→ OBJECTIVE: Copy the data word for word, starting with the line that contains "Have a look at" and going on through the line that contains "76.9 inches", both included.

→ ITEMS:
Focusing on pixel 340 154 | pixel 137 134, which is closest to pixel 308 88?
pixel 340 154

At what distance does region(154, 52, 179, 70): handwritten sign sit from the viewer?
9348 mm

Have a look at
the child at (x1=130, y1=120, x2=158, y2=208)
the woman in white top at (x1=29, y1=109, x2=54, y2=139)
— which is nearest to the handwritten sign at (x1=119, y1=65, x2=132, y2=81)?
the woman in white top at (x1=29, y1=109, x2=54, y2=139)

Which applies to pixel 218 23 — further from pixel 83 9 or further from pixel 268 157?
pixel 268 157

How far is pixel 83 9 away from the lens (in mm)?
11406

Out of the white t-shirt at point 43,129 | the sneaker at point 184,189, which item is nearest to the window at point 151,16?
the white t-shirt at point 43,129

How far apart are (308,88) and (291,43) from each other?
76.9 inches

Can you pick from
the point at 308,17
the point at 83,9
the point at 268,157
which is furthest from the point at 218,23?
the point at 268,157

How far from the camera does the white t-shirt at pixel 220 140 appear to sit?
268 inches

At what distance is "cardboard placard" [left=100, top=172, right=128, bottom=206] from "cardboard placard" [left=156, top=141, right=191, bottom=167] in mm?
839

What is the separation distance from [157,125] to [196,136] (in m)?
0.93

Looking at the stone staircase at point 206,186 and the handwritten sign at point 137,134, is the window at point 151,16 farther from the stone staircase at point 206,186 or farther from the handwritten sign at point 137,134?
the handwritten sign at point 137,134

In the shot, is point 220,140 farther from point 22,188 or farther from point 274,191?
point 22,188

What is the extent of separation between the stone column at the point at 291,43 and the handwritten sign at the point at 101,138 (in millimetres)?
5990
* * *
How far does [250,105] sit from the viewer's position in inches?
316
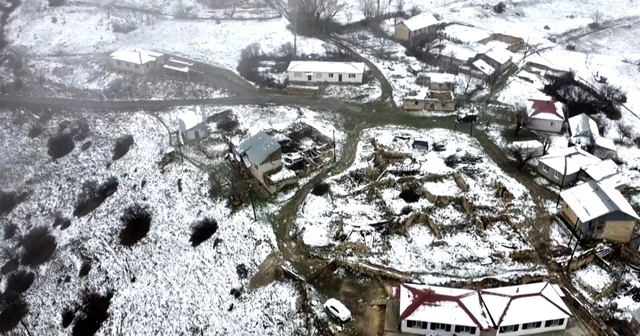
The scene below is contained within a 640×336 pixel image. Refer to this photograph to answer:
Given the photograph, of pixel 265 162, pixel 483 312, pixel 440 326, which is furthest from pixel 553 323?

→ RESPONSE FOR THIS EXERCISE:
Have a look at
the child at (x1=130, y1=120, x2=158, y2=208)
the woman in white top at (x1=29, y1=109, x2=54, y2=139)
— which is nearest to the handwritten sign at (x1=119, y1=65, x2=132, y2=81)?
the woman in white top at (x1=29, y1=109, x2=54, y2=139)

Which applies to pixel 218 23 — further from pixel 83 9 or further from pixel 268 157?
pixel 268 157

How far is pixel 83 9 away from the lens (in mm)?
11406

Out of the white t-shirt at point 43,129 | the sneaker at point 184,189, which item is nearest to the window at point 151,16?
the white t-shirt at point 43,129

How far apart are (308,88) and (291,43) from each other?
76.9 inches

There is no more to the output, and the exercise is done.